Acute kidney injury (AKI) post transcatheter aortic valve implantation (TAVI) is associated with worsened short- and long-term outcomes. We sought to identify significant baseline predictors of AKI and establish a high-risk group within patients enrolled in the multicenter SWISS-TAVI cohort. A total of 526 patients who underwent TAVI were included in our analysis. Patients on hemodialysis were excluded. Within the first week after valve implantation, fifty patients (9.5%) developed AKI. There was a significantly higher prevalence of diabetes mellitus in the AKI group (45% vs 28%; P=.02).
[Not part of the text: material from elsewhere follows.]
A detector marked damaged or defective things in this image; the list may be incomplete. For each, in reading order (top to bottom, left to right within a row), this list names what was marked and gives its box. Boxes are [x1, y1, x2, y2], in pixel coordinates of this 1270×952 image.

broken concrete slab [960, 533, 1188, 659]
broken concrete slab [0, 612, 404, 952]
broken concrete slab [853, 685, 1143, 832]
The odds ratio (OR) for patients suffering from diabetes mellitus who developed AKI was 1.9 after multivariable binary regression analysis (95% confidence interval, 1.018-3.553; P=.04). Chronic kidney disease (CKD) stage ≥4 was more prevalent in the AKI group (26% vs 14%; P=.04). Every 1 mg/dL creatinine above normal level at baseline increased AKI risk by a factor of 1.6 (OR, 1.605; 95% CI, 1.111-2.319; P=.01). Age, gender, body mass index, history of dyslipidemia, and history of hypertension were similar between the groups. In the diabetic population of 155 patients (29.5%), AKI developed in 22 patients (14.2%), compared with the non-diabetic population of 370 patients (70.5%), where AKI developed in 27 patients (7.3%). In the diabetic population, an elevation by 1 mg/dL in baseline creatinine was an independent predictor of developing kidney injury (OR, 2.061; 95% CI, 1.154-3.683; P=.02, while in non-diabetic patients, neither baseline glomerular filtration rate, CKD grade, STS score, EuroScore II, ACEF score, nor procedural contrast usage were predictors of AKI. Diabetics with CKD stage ≥4 (as defined by the Kidney Disease: Improving Global Outcomes criteria) constitute a high-risk group for developing AKI after TAVI. In this high-risk subgroup, baseline creatinine in combination with amount of contrast agent used were strong risk factors for developing AKI. AKI in non-diabetics was less predictable by baseline characteristics.